## Kısa alıştırma 1:
Film üzerine yazıda "Aklımın köşesinde kalıcı" sözlerinden "aktör William Russel!" sözlerine kadar uzanan bölümü, "hayal gücünün" yerine "düş gücünün" koyarak yeniden yaz.

‘Daha sonra, asla 12 yaşında sahip olduklarım gibi dostlarım olmadı. Sahip olan var mı peki?’… 1986 yapımı ‘Benimle Kal/Stand by Me’ filminin kapanış cümlesi olan bu sözcükler artık bir yetişkin olan ve başlarından geçenleri anlatan Gordie karakterine ait. ‘The Body’ isimli Stephen King romanından uyarlanan film, birkaç gencin bir cesedi bulmak için çıktıkları yolculukta yaşananları ve aralarındaki dostluk olayını sosyal mesajlar da vererek anlatan bir yapımdı. Yetişkinlik çağındaki çocukların kendilerini ispata odaklı ruhsal durumlarını da yansıtan yapım, sıradanlıktan kurtulup kahramanlığa terfi etmek uğruna önlerine çıkan ‘ceset bulma’ fırsatını değerlendirmeye hevesli dört arkadaşın macerası olmanın ötesinde… Çıkılan yolculuk bitimindeki dönüşüm tablosuyla da, bir insanın çocukluk demlerinin güzelliklerinden ne kadar kolay kopacağının ispatı konumundadır!
Aklımın köşesinde kalıcı yer edinmiş olan ‘Benimle Kal’ filminin çocuk macerasından söze başlama sebebime gelince… Göz açıp kapama hızında ömrümüzden geçip giden çocukluk yıllarında okunan-izlenen kurguların önemini vurgulamak! Bu husus gerçekten de önemli zira hayal gücünün sınırlarını yıkmayı sağlayan ve yeni ufuklar açacak türden maceracılık sergileyen işlerin varlığı çocukluktan yetişkinliğe geçişte farkını fark ettiriyor. Klişelerle ve yaratıcılıktan yoksun işlerle dolan beyinlerin ilerideki verimliliği ve dünya görüşü de belli çerçevelerde sıkışıp kalıyor. Hayal kurmayı bilmeyen insanlar olarak büyüyenler yaratıcılıktan da nasiplenemiyor. Nasıl ki ‘En büyük işler, büyük hayal sahibi insanlarca başarılmıştır’ der, filmlerin yanı sıra 1963 yapımı ‘Doctor Who’ bilim kurgu dizisinde iki sezon boyunca Ian Chesterton karakterini de canlandıran, İngiliz aktör William Russel!

Bir veri kümesinde listelenen öğeler:

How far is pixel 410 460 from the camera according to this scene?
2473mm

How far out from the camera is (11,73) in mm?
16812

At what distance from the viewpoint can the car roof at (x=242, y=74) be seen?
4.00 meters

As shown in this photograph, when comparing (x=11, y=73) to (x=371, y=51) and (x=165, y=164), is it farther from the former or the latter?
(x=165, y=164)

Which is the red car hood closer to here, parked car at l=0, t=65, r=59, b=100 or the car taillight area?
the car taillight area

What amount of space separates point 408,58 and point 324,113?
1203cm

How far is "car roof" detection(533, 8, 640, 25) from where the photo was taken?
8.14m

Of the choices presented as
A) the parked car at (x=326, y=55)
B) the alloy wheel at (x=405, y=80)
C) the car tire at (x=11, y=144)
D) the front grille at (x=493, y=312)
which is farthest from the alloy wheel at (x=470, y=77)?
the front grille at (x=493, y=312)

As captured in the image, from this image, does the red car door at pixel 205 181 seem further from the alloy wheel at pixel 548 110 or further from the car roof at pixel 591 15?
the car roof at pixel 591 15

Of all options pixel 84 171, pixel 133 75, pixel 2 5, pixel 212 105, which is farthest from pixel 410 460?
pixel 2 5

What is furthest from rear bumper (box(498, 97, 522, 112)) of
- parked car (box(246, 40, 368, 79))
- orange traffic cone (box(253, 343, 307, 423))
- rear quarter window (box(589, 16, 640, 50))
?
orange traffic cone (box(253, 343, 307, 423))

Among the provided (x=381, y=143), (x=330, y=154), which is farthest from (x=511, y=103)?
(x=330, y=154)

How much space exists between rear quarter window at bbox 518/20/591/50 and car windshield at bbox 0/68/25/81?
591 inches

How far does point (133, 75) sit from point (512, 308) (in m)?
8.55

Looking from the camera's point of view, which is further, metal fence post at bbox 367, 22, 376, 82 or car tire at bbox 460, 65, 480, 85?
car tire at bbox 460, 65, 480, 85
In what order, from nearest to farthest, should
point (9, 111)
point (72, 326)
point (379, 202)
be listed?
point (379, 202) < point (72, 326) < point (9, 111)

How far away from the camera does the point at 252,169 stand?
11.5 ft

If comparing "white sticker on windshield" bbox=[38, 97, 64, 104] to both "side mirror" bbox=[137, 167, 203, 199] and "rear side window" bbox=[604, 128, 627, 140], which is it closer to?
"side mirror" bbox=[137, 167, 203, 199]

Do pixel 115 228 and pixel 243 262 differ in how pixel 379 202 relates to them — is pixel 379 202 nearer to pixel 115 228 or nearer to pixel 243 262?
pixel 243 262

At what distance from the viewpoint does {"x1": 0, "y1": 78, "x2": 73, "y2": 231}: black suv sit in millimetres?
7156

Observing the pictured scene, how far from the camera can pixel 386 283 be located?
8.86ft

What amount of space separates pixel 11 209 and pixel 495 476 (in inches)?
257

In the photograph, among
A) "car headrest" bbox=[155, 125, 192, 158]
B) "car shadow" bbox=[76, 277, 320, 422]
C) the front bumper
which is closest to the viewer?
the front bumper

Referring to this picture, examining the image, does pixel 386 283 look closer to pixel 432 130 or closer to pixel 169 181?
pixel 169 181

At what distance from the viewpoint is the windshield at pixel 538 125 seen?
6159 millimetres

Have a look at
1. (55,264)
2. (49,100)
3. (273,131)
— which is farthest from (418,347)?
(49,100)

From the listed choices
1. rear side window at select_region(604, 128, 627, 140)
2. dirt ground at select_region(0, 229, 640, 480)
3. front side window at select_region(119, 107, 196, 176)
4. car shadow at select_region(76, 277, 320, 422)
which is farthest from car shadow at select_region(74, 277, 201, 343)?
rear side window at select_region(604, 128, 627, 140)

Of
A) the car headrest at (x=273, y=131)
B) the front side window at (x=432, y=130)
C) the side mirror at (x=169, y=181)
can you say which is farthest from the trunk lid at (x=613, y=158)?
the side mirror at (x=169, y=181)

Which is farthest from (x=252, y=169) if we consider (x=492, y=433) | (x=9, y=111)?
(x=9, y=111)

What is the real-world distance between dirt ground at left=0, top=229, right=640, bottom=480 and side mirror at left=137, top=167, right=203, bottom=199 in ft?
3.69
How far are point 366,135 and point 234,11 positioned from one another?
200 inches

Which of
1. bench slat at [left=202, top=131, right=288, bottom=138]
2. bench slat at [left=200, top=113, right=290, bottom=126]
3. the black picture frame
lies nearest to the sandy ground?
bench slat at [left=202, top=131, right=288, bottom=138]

## Kısa alıştırma 2:
Listede "space" dizesini barındıran satırların hepsini aktar.

## Beklenen çıktı 1:
Aklımın köşesinde kalıcı yer edinmiş olan ‘Benimle Kal’ filminin çocuk macerasından söze başlama sebebime gelince… Göz açıp kapama hızında ömrümüzden geçip giden çocukluk yıllarında okunan-izlenen kurguların önemini vurgulamak! Bu husus gerçekten de önemli zira düş gücünün sınırlarını yıkmayı sağlayan ve yeni ufuklar açacak türden maceracılık sergileyen işlerin varlığı çocukluktan yetişkinliğe geçişte farkını fark ettiriyor. Klişelerle ve yaratıcılıktan yoksun işlerle dolan beyinlerin ilerideki verimliliği ve dünya görüşü de belli çerçevelerde sıkışıp kalıyor. Hayal kurmayı bilmeyen insanlar olarak büyüyenler yaratıcılıktan da nasiplenemiyor. Nasıl ki ‘En büyük işler, büyük hayal sahibi insanlarca başarılmıştır’ der, filmlerin yanı sıra 1963 yapımı ‘Doctor Who’ bilim kurgu dizisinde iki sezon boyunca Ian Chesterton karakterini de canlandıran, İngiliz aktör William Russel!

## Beklenen çıktı 2:
What amount of space separates point 408,58 and point 324,113?
How much space exists between rear quarter window at bbox 518/20/591/50 and car windshield at bbox 0/68/25/81?
What amount of space separates pixel 11 209 and pixel 495 476 (in inches)?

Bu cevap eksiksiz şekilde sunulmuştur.